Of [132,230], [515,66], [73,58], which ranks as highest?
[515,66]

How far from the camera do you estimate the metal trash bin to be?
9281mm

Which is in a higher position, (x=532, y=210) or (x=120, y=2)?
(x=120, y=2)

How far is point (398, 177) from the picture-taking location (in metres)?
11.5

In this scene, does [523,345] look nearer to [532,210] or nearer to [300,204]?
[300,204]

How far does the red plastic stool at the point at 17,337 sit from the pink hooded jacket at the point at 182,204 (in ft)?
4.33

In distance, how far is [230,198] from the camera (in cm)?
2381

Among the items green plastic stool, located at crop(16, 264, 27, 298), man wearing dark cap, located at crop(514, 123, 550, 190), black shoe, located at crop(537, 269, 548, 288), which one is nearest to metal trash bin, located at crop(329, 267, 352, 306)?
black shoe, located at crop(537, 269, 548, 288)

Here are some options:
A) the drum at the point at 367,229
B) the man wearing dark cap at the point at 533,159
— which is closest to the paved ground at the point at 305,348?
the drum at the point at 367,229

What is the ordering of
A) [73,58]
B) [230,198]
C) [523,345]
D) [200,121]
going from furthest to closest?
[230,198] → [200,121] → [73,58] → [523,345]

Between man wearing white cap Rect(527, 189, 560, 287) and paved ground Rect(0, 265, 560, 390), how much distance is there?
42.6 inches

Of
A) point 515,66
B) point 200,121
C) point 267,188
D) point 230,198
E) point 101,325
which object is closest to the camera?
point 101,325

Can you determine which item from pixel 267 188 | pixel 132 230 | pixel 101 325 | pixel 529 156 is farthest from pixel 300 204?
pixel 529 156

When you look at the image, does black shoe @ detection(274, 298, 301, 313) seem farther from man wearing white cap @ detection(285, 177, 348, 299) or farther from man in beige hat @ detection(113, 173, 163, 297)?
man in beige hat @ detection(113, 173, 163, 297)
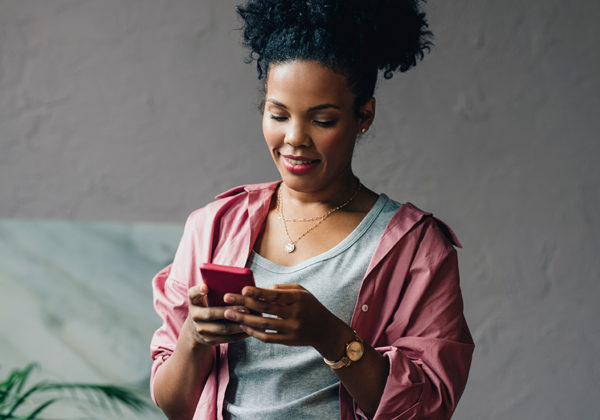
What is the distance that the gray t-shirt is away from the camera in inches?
43.8

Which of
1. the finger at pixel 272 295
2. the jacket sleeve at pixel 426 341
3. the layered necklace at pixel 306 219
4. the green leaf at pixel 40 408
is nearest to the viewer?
the finger at pixel 272 295

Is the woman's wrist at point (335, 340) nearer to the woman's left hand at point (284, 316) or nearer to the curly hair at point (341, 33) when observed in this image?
the woman's left hand at point (284, 316)

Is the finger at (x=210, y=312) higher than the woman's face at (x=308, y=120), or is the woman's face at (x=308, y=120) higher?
the woman's face at (x=308, y=120)

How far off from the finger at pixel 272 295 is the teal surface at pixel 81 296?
1456 millimetres

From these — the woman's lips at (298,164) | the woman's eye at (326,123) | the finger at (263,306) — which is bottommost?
the finger at (263,306)

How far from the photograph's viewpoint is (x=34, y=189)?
234cm

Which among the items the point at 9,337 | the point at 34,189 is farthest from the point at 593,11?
the point at 9,337

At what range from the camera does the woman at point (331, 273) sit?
3.51 feet

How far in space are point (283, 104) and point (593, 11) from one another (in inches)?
66.4

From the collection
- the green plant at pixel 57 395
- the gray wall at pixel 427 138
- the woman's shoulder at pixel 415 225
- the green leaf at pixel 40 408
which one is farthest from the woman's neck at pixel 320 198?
the green leaf at pixel 40 408

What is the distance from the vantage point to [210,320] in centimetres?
101

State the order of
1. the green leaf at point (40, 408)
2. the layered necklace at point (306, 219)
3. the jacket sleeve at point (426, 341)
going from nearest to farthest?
the jacket sleeve at point (426, 341) < the layered necklace at point (306, 219) < the green leaf at point (40, 408)

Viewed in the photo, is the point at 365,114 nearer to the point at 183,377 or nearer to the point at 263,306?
the point at 263,306

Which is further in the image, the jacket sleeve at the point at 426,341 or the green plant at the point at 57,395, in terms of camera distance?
the green plant at the point at 57,395
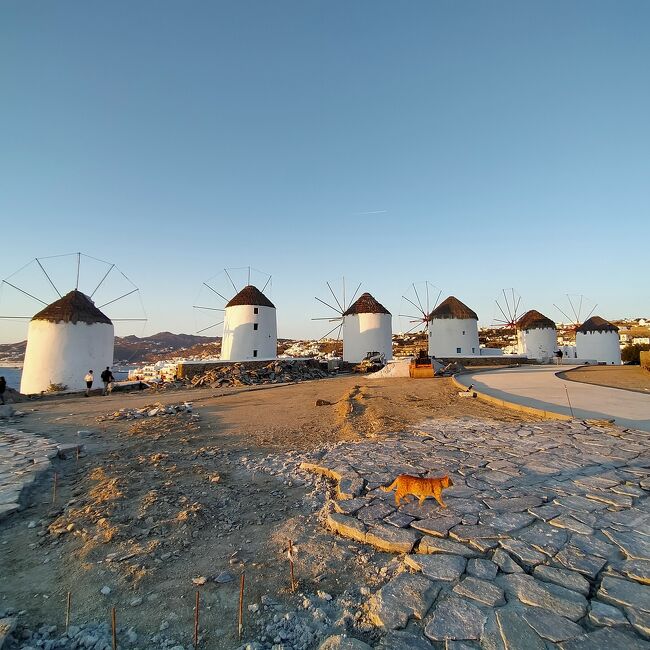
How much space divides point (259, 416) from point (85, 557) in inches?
278

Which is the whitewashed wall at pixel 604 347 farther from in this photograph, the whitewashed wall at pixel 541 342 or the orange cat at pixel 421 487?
the orange cat at pixel 421 487

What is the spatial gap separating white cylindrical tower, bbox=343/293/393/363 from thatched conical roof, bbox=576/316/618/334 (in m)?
22.3

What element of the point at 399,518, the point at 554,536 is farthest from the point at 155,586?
the point at 554,536

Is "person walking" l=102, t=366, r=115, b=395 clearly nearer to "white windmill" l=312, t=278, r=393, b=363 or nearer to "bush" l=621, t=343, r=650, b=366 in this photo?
"white windmill" l=312, t=278, r=393, b=363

========

#### TASK GOAL
From the material above, copy everything exactly but the pictures.

#### FULL SOLUTION
Of [132,230], [515,66], [73,58], which ranks as highest?
[515,66]

How far from the camera do you estimate the metal trash bin to be?
9281mm

Which is in a higher position, (x=532, y=210) or (x=120, y=2)?
(x=120, y=2)

How far is point (398, 177) from the picture-taking location (in metres)?
11.5

In this scene, does [523,345] look nearer to [532,210] or nearer to [300,204]?
[300,204]

How far does the red plastic stool at the point at 17,337 sit from the pink hooded jacket at the point at 182,204 (in ft)?
4.33

In distance, how far is [230,198] from the camera (in cm)?
2381

Among the items green plastic stool, located at crop(16, 264, 27, 298), man wearing dark cap, located at crop(514, 123, 550, 190), black shoe, located at crop(537, 269, 548, 288), which one is nearest to metal trash bin, located at crop(329, 267, 352, 306)?
black shoe, located at crop(537, 269, 548, 288)

Here are some options:
A) the drum at the point at 367,229
B) the man wearing dark cap at the point at 533,159
— which is closest to the paved ground at the point at 305,348?
the drum at the point at 367,229

What is the ordering of
A) [73,58]
B) [230,198]
C) [523,345]
D) [200,121]
going from furthest to closest?
[230,198] → [200,121] → [73,58] → [523,345]

Between man wearing white cap Rect(527, 189, 560, 287) and paved ground Rect(0, 265, 560, 390), how much distance is there?
42.6 inches

Of
A) point 515,66
B) point 200,121
C) point 267,188
D) point 230,198
E) point 101,325
which object is closest to the camera?
point 101,325

Can you determine which item from pixel 267 188 | pixel 132 230 | pixel 101 325 | pixel 529 156 is farthest from pixel 300 204?
pixel 529 156

When you look at the image, does black shoe @ detection(274, 298, 301, 313) seem farther from man wearing white cap @ detection(285, 177, 348, 299) or farther from man in beige hat @ detection(113, 173, 163, 297)?
man in beige hat @ detection(113, 173, 163, 297)
What is the distance that the gray t-shirt is away from the camera in inches?
43.8

Which of
1. the finger at pixel 272 295
2. the jacket sleeve at pixel 426 341
3. the layered necklace at pixel 306 219
4. the green leaf at pixel 40 408
is nearest to the viewer?
the finger at pixel 272 295

Is the woman's wrist at point (335, 340) nearer to the woman's left hand at point (284, 316) or nearer to the curly hair at point (341, 33) when observed in this image?
the woman's left hand at point (284, 316)

Is the finger at (x=210, y=312) higher than the woman's face at (x=308, y=120), or is the woman's face at (x=308, y=120) higher?
the woman's face at (x=308, y=120)

How far off from the finger at pixel 272 295 is the teal surface at pixel 81 296?
1456 millimetres

From these — the woman's lips at (298,164) | the woman's eye at (326,123) | the finger at (263,306) — which is bottommost?
the finger at (263,306)

How far from the photograph's viewpoint is (x=34, y=189)?
234cm

Which among the items the point at 9,337 | the point at 34,189 is farthest from the point at 593,11?
the point at 9,337

At what range from the camera does the woman at point (331, 273) sit?
3.51 feet

How far in space are point (283, 104) and point (593, 11) from one another (in inches)?
66.4

From the collection
- the green plant at pixel 57 395
- the gray wall at pixel 427 138
- the woman's shoulder at pixel 415 225
- the green leaf at pixel 40 408
which one is farthest from the woman's neck at pixel 320 198?
the green leaf at pixel 40 408

What is the distance from the vantage point to [210,320] in centimetres?
101

State the order of
1. the green leaf at point (40, 408)
2. the layered necklace at point (306, 219)
3. the jacket sleeve at point (426, 341)
going from nearest to farthest?
the jacket sleeve at point (426, 341) < the layered necklace at point (306, 219) < the green leaf at point (40, 408)

Viewed in the photo, is the point at 365,114 nearer to the point at 183,377 or nearer to the point at 263,306?
the point at 263,306

Which is further in the image, the jacket sleeve at the point at 426,341 or the green plant at the point at 57,395, in terms of camera distance?
the green plant at the point at 57,395
How much space divides point (259, 416) from point (85, 557) in inches?
278

Which is the whitewashed wall at pixel 604 347 farther from in this photograph, the whitewashed wall at pixel 541 342 or the orange cat at pixel 421 487?
the orange cat at pixel 421 487

What is the spatial gap separating white cylindrical tower, bbox=343/293/393/363 from thatched conical roof, bbox=576/316/618/334 (in m)?
22.3

What element of the point at 399,518, the point at 554,536 is farthest from the point at 155,586?
the point at 554,536

Is "person walking" l=102, t=366, r=115, b=395 clearly nearer to "white windmill" l=312, t=278, r=393, b=363 or nearer to "bush" l=621, t=343, r=650, b=366 in this photo?
"white windmill" l=312, t=278, r=393, b=363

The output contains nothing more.